Напротив нашего переулка с одной стороны был Высокопетровский монастырь, где в полном запустении, среди разгромленных колоколен и храмов, превращенных в склады, возвышалось надгробие матери Петра Первого, царицы Натальи Кирилловны Нарышкиной. Как я полюбила эти царские имена — Наталья, Кирилл, Петр! Я решила еще тогда, что назову так детей. (И назвала, Кирюша, Федечка, Наташа. А уже у Кирюши Анна, Мария и Петр, так что все получилось.)
С другой стороны улицы Москвина стоял театр «Ромэн», знаменитое отделение милиции, впоследствии расформированное, кажется, за хорошие делишки, и Музыкальный театр Станиславского и Немировича-Данченко. Детский театр, в который нас регулярно водили, находился в одной троллейбусной остановке ниже по Пушкинской, напротив Малого и по соседству с Большим опернобалетным. Этот Детский театр был наш театр, мы знали там всех артистов, а когда появился новенький, совсем молодой, румяный и долговязый — он играл Костю в пьесе «Ее друзья», — мы нашли наконец своего кумира. Звали мы его просто «Костя», а потом уже выучили его имя и фамилию — Олег Ефремов…
Но и мы тоже играли в артистов. Каждый год у нас в школе ставилось два капустника, к Новому году и весной. К нам стекалась вся старшеклассная Москва. Андрюша Миронов, храня всегдашнюю печаль, играл роль фокусника: взмахивал платком, засучивал рукава школьной формы, показывал пустые мясистые пятерни залу, пауза… грохот барабана (деревянный стул за кулисами)… музыка (раздолбанный рояль)! И… Андрюша сует руку за пазуху, лицо отсутствующее, как у гения, апоплексический румянец от жары — всё! Долго везет руку из-за пазухи и вытаскивает наружу простой кукиш… Сдержанные аплодисменты.
Но наш класс был другой.
Половина нашего класса гоготала, плевалась длинной слюной, глядела туманно и мерзко, была стрижена под лейтенантский полубокс, грызла ногти и говорила без мата с огромным трудом. Вечерами многие из них ходили драться с солдатами!

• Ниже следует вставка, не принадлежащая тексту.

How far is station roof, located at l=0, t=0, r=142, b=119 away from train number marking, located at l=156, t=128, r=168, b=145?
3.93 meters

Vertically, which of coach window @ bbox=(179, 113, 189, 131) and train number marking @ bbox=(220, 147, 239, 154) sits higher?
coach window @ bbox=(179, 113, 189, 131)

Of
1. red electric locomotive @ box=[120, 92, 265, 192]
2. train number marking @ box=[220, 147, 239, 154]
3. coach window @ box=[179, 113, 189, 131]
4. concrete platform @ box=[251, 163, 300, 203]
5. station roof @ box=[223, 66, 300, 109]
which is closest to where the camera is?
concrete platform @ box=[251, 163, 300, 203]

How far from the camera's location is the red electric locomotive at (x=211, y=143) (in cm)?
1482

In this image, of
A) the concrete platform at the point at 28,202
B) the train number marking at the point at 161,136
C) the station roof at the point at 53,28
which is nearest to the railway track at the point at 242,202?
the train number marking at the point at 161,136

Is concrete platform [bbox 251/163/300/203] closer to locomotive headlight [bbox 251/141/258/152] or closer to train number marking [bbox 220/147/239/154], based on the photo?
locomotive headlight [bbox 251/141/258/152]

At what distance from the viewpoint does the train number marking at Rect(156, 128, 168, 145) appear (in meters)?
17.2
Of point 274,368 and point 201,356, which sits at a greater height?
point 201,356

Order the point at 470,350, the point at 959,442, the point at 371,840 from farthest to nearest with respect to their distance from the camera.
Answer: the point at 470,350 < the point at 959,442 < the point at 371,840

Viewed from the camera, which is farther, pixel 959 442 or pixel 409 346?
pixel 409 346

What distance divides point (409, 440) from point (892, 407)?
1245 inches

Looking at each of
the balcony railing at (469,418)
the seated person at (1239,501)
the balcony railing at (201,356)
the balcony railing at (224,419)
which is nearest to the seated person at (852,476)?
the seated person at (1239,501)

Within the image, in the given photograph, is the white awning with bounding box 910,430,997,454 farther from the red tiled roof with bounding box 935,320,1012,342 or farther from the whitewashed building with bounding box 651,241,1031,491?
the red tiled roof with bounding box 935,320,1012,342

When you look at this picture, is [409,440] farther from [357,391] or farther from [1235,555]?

Другая половина нашего класса имела белоснежные кружевца у шеи, обязательно заплетала косы, читала Драйзера, Роллана и Бальзака, покушалась носить длинные челки и знала, что нельзя давать поцелуя без любви. Никто и не просил, кстати. В репертуаре этой половины класса были фразы типа «белогвардейцы потерпели фиаско».
Этим вот гражданам Александр Саныч должен был вдолбить отношение к произведению Горького «Мать» (к примеру).
Разумеется, он нас презирал.
Придя к нам, он запретил писать авторучками (у некоторых богатых уже имелись) с огромной ненавистью. Мы должны были быть равны и макать перьевые ручки в чернильницы. Вскоре пострадал Воинов. Саныч, увидевши у него в пальцах солидную авторучку (явно взятую без спросу у папаши-дипломата), приблизился, легким воровским движением взял ее у помертвевшего ученика, поломал напополам, тоже очень легко, и ловко выкинул в открытую фрамугу.
Затем он вернулся к своей тетради.
У него имелась бывалая тетрадь с записями, мельком глядя в которую Саныч размеренно сообщал нам все что надо. Требовалось быстро и как можно более полно записывать за ним. Он не позволял себе никаких блестящих импровизаций. Никаких увлеченных рассказов. Никаких образов, сравнений, шуток. Какие шутки, мать горького.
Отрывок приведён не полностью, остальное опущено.